(Passage shown begins)

Television is the literature of the illiterate, the culture of the low-brow; the wealth of the poor, the privilege of the underprivileged, the exclusive club of the excluded masses.
Lee Loevinger, former commissioner of the Federal Communications Commission
Ginger & Fred is Federico Fellini's twenty-first feature film, and although it stars Giulietta Masina and Marcello Mastroianni as a retired tap dance team who are reunited after thirty years apart, the real star of the drama is television. For this Itailan director, the tube is an omnipresent force in the lives of people spewing out an endless stream of images and pseudo-events. It is "the exclusive club" of everyday people who watch it to become part of "the big picture of life." And everyone who watches dreams of becoming a TV celebrity if only for a few minutes of time.
Ginger and Fred have been chosen to appear on "We are Proud to Present," Italy's top television variety show. The two were famous years ago for miming the dance routines of Ginger Rogers and Fred Astaire. Ginger, a widow and grandmother, is apprehensive about her reunion with Fred, an anarchist of sorts who has been institutionalized for a mental breakdown. Time has take its toll on their bodies, but their spirits remain youthful.

(Passage shown ends)

### To do
**1.** In the passage about Ginger & Fred, which television show have the two dancers been chosen to appear on?
**2.** Reproduce the Ginger & Fred passage word for word between "Lee Loevinger, former" and "minutes of time.", inclusive.

(Study material begins)

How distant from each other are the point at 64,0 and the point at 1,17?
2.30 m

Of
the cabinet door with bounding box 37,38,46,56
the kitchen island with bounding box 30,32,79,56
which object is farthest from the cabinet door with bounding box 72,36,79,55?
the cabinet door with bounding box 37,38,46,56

(Study material ends)

### Answers by item
**1.** "We are Proud to Present," Italy's top television variety show.

**2.**
Lee Loevinger, former commissioner of the Federal Communications Commission
Ginger & Fred is Federico Fellini's twenty-first feature film, and although it stars Giulietta Masina and Marcello Mastroianni as a retired tap dance team who are reunited after thirty years apart, the real star of the drama is television. For this Itailan director, the tube is an omnipresent force in the lives of people spewing out an endless stream of images and pseudo-events. It is "the exclusive club" of everyday people who watch it to become part of "the big picture of life." And everyone who watches dreams of becoming a TV celebrity if only for a few minutes of time.